自分の娘フラヴィへ、ほんのちょっぴり、不満を見せた。
いやいや……
今回は……タバサが凄すぎるんだ。
まあ、リゼットの気持ちも分かるから、そんな事は絶対に言えないけど……
「フラヴィは、タバサより年下じゃないか」
「…………」
「大丈夫! 幼児ならフラヴィの方が当たり前。タバサがおませ過ぎるのさ」
「だと良いんですけど……」
口籠るリゼット……
俺は何とか雰囲気を変えようと、意見を求めたのである。
「それで、リゼットはどう思う。まだ第二、第三のタバサが居るかもしれないぞ。子供がやる気を見せているのに、親がやりたい事を阻害するのは良くないと思うけど……」
「確かに……そうですね」
「うん! 子供達の大事な将来にかかわるし、俺達で今のうちにすり合わせしておいた方が良いと思う」
「旦那様の仰る通りですね。

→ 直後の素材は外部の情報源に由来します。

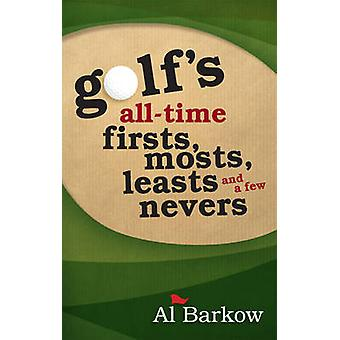 Golf's All-Time Firsts - Mosts - Leasts - and a Few Nevers by Al Bark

少なくともタバサと同世代の、レオ、イーサン、そしてシャルロットとは話しておく方が良いかもしれません」
「だよな……実は俺、その中で一番気になるのはイーサンなんだ」
「イーサン? あの、レオじゃなくて?」
「ああ、最も心配しているのは、レベッカと息子のイーサンなんだ」
首を傾げるリゼットへ、俺ははっきりと言い放ったのであった。